▸ **Activity**
Skipping any pictures, repeat exactly and only the lines from the one that holds "La rosa bella1" to the last line of the material, both included.

▸ **Dataset extract**
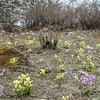 habitat van Primula calderana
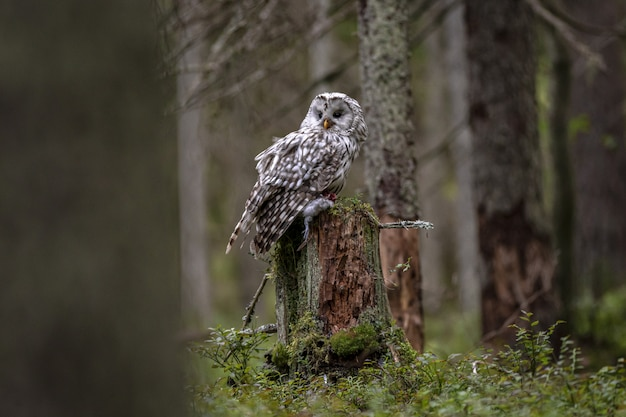 White and black owl on tree branch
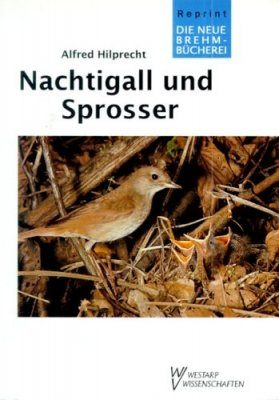 Nachtigall und Sprosser (Nightingale and Thrush Nightingale)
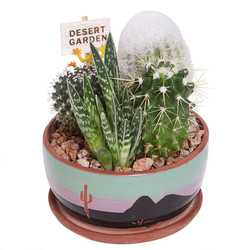 Cactus Garden - 5 inch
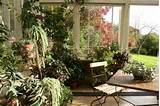 20 Winter Garden Designs Ideas » Photo 11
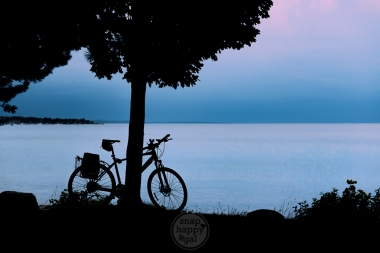 A bicycle rests against a tree along West Grand Traverse Bay on Lake Michigan in Traverse City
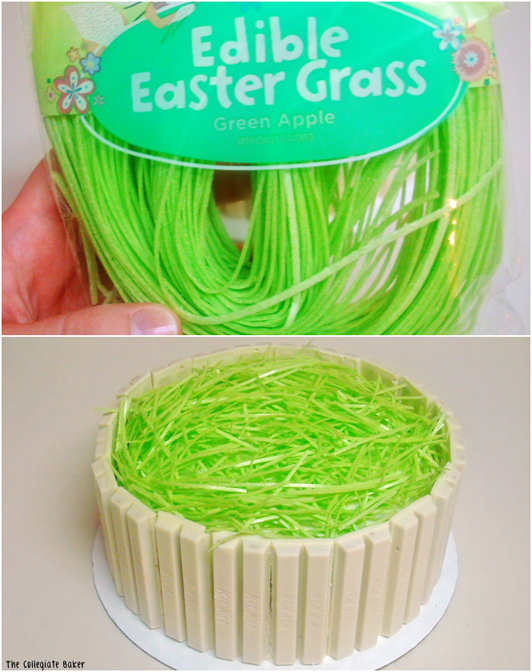 Edible Easter Grass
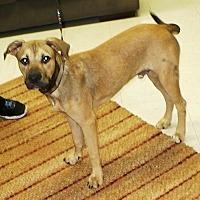 Adopt A Pet :: Lester - Eastpoint, FL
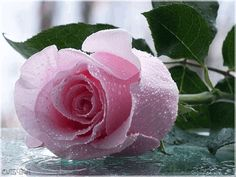 La rosa bella1
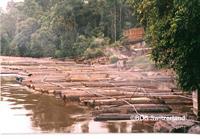 Regenwald in Gefahr - Tropenholz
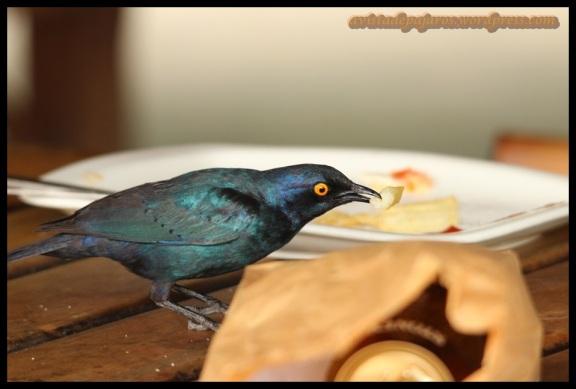Estornino comiendo (9-11-2013)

▸ **Answer box**
 La rosa bella1
 Regenwald in Gefahr - Tropenholz
Estornino comiendo (9-11-2013)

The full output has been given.